Yeah, I actually think so because it’s very different (laughs). It’s personally the biggest of all my birthday parties I had, and the happiest one too.
How and when did you get the idea of tying in charity for your birthday?
It first started off a couple of years back, when I saw somebody posted on Facebook stating that she did not need any birthday presents and wanted people to donate to a charity instead. So I thought [this idea] was really cool, and it stuck to my mind. Around the same time, my mum asked me to volunteer at a garage sale set up by SAVH. Somehow, those two ideas tied up together, so that was how I came up with it.
Is SAVH your first charity volunteer experience?
No. I participated in mandatory charity events at school. But this would be the first active experience in my adult life.

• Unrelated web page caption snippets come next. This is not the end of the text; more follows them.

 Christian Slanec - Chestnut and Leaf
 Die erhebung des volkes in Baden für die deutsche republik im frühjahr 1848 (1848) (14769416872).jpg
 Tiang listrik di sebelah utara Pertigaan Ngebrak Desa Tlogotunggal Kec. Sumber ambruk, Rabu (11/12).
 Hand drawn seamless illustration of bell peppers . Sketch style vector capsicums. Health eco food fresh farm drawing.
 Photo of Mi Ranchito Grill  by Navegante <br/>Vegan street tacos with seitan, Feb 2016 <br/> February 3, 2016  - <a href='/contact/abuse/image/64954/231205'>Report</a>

Why did you specifically pick SAVH?
I am more familiar with them and their stories. My mum used to hire the blind for massage at her salon, so I actually had a lot of encounters with them and saw their struggles. It’s really not easy for them to make a living in Singapore. Being blind is really tough. I have friends who are inside the SAVH committee, and who have voiced out their struggles of how they need more volunteers and more money to help the blind to be more independent. This touched me a lot since SAVH teaches the blind how to fish and not just give them the fish. I really like what they are doing. SAVH was really grateful, polite and supportive about the idea that I suggested to them.

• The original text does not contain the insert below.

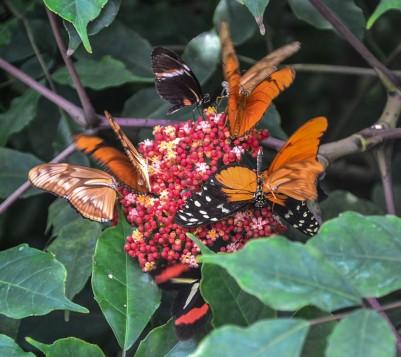 Mainau-Schmetterlinge (1 von 1)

How do you think society should react to the blind?
I feel that if you don’t really experience what they [the blind] go through, it’s really hard to understand the struggles they encounter despite just hearing their stories. Try walking in the dark blind-folded, it’s very scary when you can’t see. Although your senses are heightened, it’s still really difficult. You can’t do a lot of things, and you are limited to certain career options. We see the blind sing or do massage. Some of the blind can do minor administrative work but very few companies would hire them because it is troublesome to change the whole working environment for them. For people to understand their struggles, we have to experience what they go through
When you first organised your charity birthday, were you nervous about how you were going to pull this off?
When the idea first came, I thought “Heck! I’m just going to do it!” In fact, I didn’t expect the idea to be so big. When I posted on my Facebook that I needed sponsors, the response I got was overwhelming. Many came forward to volunteer, and I had so much support. My only concern was whether there were enough people coming to attend the party.

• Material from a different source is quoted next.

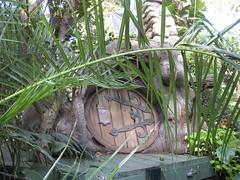 AWITP_June7_08_30.jpg (Adrian J.K. Shum, CGD) Tags: nature winnipeg florafauna muhsashumblogspotcom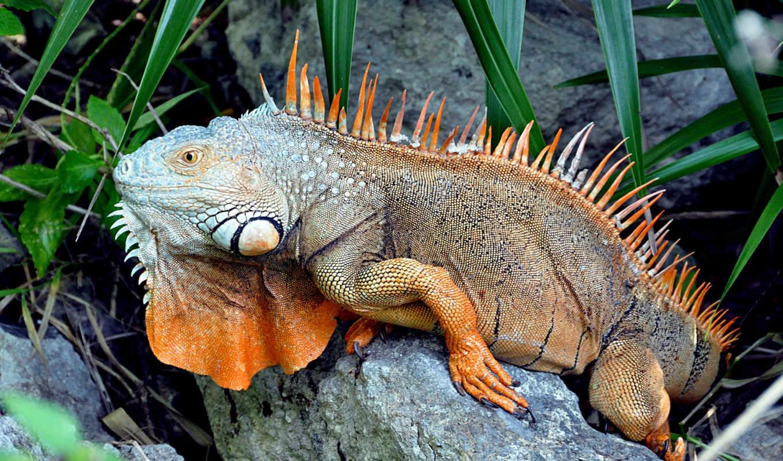 iguana, была, обыкновенная, научно, шведским, врачом, карлом, описана, году, натуралистом, kot,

How overwhelmed were you by the response to sponsor?
I was very, very touched because once I made known that I wanted to do this charity birthday party, I realised I have so many angels in my life, both local and overseas, who have the heart to do so. I’m very blessed by their support.
Were there any sponsors that you had to turn away?
Oh yes. I had a bit of trouble saying no to a few photo booth sponsors.
What did you think of the gift and money donations?
I think everyone was really kind and they really took the effort find the gifts. We had awesome things like homemade cookies, canned abalones, hat, clothes, etc. that were good quality and some were expensive. At the back of my mind, I thought people would treat this event like a recycle bin (laughs). But since I stated that they should bring gifts that others would like, I was impressed by the quality of those gifts.
What were some of the challenges you faced?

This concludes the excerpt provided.